Data collected by the wind tunnel’s sensors are pushed through a data collection system built by Union Pacific’s Information Technologies Department. The software calculates the drag coefficient. A higher drag coefficient means more fuel is burned, a lower coefficient means less fuel burned, and more money saved.
Wind tunnel tests proved Kennedy’s theory about the walkway supports and dump chutes. Earlier this year, Union Pacific ordered 112 modified covered hopper cars to do life-size testing. Davis in De Soto instrumented two cars with sensors to track performance. The cars are now traveling all over Union Pacific’s system as a set in high-use, high-mileage service.

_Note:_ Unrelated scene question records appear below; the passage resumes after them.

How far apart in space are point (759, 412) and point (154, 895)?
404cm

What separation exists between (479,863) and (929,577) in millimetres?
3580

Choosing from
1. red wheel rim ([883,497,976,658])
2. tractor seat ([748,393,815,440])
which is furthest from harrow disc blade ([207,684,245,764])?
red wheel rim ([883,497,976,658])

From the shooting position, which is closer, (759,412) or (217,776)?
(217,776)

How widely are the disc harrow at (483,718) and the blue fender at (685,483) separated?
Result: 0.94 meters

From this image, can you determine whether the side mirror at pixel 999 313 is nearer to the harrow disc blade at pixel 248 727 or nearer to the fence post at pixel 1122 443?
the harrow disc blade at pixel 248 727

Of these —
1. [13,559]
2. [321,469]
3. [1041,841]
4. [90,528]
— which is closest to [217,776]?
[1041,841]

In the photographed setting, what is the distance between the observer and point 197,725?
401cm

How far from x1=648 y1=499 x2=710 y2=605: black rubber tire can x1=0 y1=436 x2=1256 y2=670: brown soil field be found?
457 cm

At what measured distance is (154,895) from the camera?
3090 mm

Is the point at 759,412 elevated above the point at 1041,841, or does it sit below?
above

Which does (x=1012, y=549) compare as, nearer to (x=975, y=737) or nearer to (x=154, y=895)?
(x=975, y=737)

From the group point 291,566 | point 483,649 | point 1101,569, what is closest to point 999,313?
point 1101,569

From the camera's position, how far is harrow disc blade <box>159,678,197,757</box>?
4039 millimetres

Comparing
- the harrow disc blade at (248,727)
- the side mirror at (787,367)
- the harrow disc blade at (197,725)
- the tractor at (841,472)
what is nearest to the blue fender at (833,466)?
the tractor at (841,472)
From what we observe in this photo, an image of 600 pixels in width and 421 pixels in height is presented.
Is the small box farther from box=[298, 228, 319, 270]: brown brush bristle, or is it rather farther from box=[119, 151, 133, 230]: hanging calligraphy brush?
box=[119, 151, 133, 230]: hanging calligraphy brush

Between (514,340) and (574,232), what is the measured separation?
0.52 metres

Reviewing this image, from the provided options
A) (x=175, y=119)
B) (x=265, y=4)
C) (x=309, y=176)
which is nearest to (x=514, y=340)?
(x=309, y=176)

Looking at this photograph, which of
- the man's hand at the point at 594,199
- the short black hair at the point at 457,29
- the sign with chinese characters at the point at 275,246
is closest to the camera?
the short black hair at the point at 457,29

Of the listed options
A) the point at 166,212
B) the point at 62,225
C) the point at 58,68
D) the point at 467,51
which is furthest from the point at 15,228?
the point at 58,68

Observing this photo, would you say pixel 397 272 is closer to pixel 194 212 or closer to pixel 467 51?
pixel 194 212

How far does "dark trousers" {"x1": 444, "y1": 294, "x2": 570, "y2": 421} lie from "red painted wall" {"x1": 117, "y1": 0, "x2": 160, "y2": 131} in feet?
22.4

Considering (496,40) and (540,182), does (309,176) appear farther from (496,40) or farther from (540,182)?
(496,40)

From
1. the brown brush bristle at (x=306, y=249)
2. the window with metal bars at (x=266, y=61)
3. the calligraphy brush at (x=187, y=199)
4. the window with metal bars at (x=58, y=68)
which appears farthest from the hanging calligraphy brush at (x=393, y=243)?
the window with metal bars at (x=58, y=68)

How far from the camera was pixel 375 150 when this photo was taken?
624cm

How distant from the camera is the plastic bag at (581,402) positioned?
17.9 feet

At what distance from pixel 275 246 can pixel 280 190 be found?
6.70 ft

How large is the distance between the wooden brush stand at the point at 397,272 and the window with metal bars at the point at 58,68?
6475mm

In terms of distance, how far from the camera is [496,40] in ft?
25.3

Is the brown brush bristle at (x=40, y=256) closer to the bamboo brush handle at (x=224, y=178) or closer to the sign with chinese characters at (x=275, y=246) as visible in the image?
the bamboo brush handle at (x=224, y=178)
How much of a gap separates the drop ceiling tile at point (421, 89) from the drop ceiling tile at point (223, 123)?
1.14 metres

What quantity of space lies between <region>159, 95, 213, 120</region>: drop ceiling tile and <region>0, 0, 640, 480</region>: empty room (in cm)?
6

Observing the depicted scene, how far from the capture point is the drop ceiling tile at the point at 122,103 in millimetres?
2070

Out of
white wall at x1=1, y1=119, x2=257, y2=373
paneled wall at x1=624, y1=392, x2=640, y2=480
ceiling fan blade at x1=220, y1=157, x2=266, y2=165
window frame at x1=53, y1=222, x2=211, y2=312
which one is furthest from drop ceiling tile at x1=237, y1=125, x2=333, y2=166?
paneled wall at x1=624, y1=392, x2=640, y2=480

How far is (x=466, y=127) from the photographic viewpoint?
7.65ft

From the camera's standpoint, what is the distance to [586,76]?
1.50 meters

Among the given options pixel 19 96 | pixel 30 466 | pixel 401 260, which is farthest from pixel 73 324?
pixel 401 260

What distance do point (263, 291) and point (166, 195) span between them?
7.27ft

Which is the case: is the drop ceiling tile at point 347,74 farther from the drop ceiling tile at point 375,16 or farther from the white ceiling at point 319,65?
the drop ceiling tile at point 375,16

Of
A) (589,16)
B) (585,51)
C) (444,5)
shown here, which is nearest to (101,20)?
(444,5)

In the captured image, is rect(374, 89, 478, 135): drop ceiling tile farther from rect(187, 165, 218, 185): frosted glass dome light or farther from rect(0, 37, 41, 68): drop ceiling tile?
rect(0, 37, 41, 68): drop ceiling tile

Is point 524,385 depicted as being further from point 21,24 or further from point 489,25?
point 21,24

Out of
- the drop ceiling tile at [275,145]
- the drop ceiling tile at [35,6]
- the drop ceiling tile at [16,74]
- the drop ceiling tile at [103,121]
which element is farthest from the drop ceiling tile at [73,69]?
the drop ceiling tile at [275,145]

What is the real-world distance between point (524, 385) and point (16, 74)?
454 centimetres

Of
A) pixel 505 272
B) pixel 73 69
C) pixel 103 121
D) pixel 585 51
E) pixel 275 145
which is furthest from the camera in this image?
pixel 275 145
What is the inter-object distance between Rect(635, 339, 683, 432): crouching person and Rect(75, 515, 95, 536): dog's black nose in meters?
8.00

In addition to ensuring modifications are durable, Kennedy queries the locomotive pulling the modified cars and compares fuel burn to trains pulling non-aerodynamic cars.
After three months and dozens of round trips, preliminary results indicate the grain car modifications provided a 4 to 6 percent fuel savings. If roughly 70 percent of Union Pacific’s 13,800 grain cars are modified, the fuel savings could be significant.
Kennedy is pleased, but eager to get started on the next modification. He says he’ll only consider his change-agent efforts successful when nearly every new rail car built is aerodynamically optimized, industry-wide.
“With the modifications we already have planned, including the covered hoppers, we already know how we can achieve millions of dollars a year in fuel savings at Union Pacific,” Kennedy said. “That’s a good start.”